WeedMD Reports First Quarter 2018 Financial Results
May 31, 2018 (Source) — WeedMD Inc. (TSX-V:WMD) (OTC:WDDMF) (FSE:4WE) (“WeedMD” or the “Company”), a federally-licensed producer and distributor of medical cannabis, has reported its financial and operating results for the first quarter ending March 31, 2018.
WeedMD is pleased to report revenues of $1.14 million for the first quarter of 2018. Revenues consisted of the sale of dried medical cannabis, live cannabis plants and cannabis oils, to both patients and through wholesale B2B channels.

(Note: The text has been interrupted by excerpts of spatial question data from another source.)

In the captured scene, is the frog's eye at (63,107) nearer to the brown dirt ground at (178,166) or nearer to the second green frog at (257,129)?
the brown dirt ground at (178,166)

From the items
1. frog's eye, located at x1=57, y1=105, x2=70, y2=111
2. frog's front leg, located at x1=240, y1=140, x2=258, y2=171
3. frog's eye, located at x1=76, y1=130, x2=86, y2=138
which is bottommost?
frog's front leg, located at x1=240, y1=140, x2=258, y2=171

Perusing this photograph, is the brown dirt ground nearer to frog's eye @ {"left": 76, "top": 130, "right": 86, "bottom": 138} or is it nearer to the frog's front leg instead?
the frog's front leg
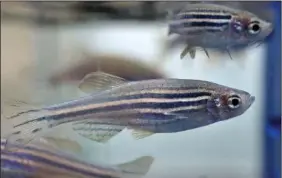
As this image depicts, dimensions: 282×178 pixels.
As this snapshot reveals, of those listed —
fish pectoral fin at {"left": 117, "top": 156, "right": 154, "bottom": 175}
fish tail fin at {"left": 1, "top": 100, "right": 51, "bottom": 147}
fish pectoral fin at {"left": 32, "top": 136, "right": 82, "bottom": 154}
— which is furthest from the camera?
fish pectoral fin at {"left": 32, "top": 136, "right": 82, "bottom": 154}

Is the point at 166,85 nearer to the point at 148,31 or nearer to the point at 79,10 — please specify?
the point at 148,31

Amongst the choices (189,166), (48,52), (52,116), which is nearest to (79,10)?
(48,52)

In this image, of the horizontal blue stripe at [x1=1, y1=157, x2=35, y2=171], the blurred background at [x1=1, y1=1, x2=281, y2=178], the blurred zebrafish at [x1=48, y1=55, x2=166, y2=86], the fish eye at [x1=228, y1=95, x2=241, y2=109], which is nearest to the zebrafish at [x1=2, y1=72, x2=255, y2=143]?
the fish eye at [x1=228, y1=95, x2=241, y2=109]

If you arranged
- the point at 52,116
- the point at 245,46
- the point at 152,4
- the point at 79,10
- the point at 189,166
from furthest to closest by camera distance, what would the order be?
the point at 79,10 → the point at 152,4 → the point at 189,166 → the point at 245,46 → the point at 52,116

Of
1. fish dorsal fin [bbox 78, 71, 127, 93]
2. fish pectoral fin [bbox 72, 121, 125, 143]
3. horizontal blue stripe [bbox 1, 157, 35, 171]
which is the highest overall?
fish dorsal fin [bbox 78, 71, 127, 93]

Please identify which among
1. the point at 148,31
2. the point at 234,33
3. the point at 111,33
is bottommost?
the point at 234,33

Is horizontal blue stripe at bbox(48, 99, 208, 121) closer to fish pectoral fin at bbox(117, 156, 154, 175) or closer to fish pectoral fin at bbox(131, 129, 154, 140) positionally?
fish pectoral fin at bbox(131, 129, 154, 140)
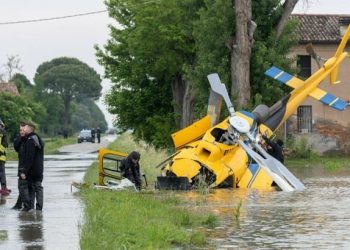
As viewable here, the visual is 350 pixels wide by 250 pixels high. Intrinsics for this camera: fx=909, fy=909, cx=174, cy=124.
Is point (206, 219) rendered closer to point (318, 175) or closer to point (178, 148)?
point (178, 148)

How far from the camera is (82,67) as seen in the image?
616 ft

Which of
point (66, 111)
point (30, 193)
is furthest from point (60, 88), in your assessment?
point (30, 193)

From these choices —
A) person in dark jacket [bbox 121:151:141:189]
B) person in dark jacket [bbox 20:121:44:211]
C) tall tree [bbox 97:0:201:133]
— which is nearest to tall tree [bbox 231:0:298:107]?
tall tree [bbox 97:0:201:133]

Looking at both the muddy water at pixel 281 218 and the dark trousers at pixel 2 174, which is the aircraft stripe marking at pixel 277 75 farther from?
the dark trousers at pixel 2 174

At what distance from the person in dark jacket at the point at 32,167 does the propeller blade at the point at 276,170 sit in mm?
7809

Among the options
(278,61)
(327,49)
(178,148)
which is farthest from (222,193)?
(327,49)

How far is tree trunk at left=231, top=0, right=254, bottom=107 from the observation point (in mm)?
35844

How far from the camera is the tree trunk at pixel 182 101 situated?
4812cm

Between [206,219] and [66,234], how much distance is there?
308cm

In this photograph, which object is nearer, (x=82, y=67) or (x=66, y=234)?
(x=66, y=234)

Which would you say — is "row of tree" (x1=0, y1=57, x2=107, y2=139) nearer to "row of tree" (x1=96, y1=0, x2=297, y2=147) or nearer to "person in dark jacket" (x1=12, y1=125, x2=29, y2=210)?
"row of tree" (x1=96, y1=0, x2=297, y2=147)

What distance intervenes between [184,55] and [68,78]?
134 metres

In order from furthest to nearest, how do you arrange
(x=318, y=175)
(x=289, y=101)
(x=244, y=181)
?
(x=318, y=175) → (x=289, y=101) → (x=244, y=181)

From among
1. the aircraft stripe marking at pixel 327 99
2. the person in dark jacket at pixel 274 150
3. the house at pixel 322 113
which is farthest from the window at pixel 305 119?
the person in dark jacket at pixel 274 150
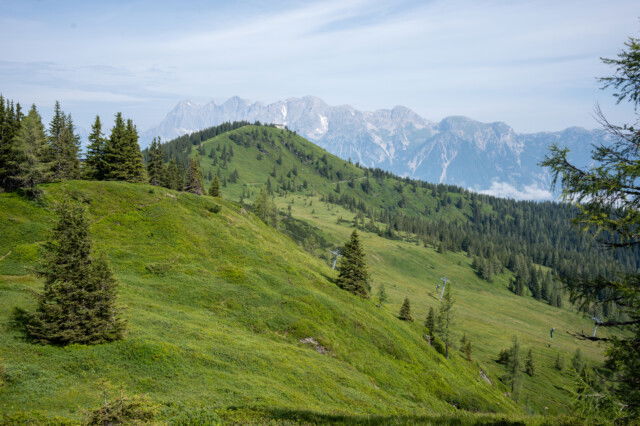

The Company also maintained a strong cash balance of $48 million as of the end of the quarter.
“With sales up 33% quarter over quarter, we are incredibly proud of what our team has achieved and we look forward to continued strong revenue growth throughout the remainder of 2018,” said Keith Merker, CFO of WeedMD. “We are nearing the second-site Health Canada Cultivation License for our large-scale, state-of-the-art, greenhouse expansion and are pleased to confirm that we have continued to successfully ramp up our operations, with our headcount increasing by an impressive 60% since the start of the year. Our recent merger announcement with Hiku and its coast-to-coast brand and retail footprint will enable the Company to be vertically integrated and control the full supply-chain, from seed to sale.” (See Hiku Brands Company Ltd. and WeedMD merger press release here).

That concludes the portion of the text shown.